● Data provided
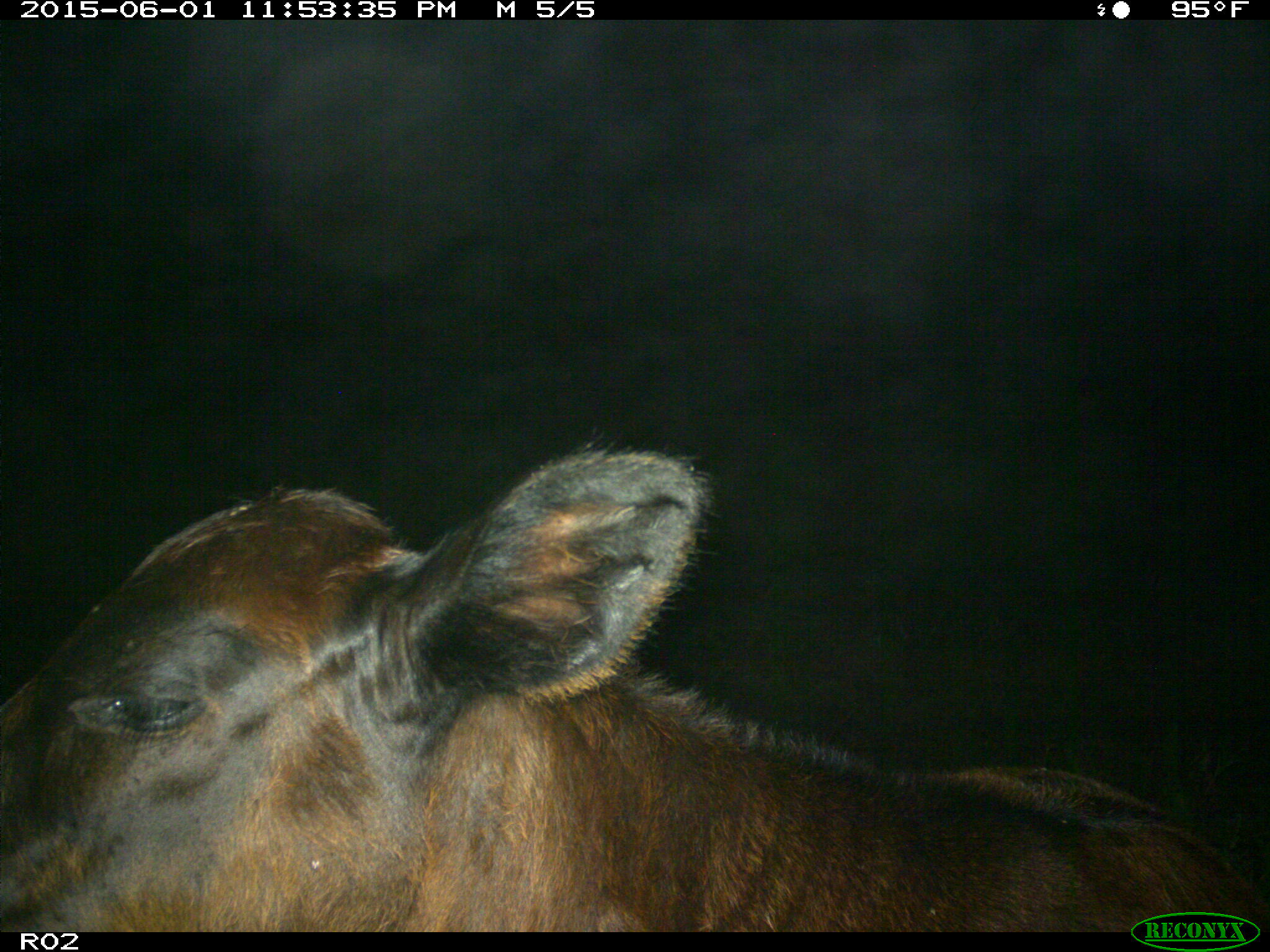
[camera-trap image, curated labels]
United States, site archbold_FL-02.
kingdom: Animalia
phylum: Chordata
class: Mammalia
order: Artiodactyla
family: Bovidae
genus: Bos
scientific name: Bos taurus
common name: domestic cow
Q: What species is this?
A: Bos taurus (domestic cow).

● Instructions for the task
Repeat each line of the records exactly, dropping the pictures.

● Exercise result
[camera-trap image, curated labels]
United States, site archbold_FL-02.
kingdom: Animalia
phylum: Chordata
class: Mammalia
order: Artiodactyla
family: Bovidae
genus: Bos
scientific name: Bos taurus
common name: domestic cow
Q: What species is this?
A: Bos taurus (domestic cow).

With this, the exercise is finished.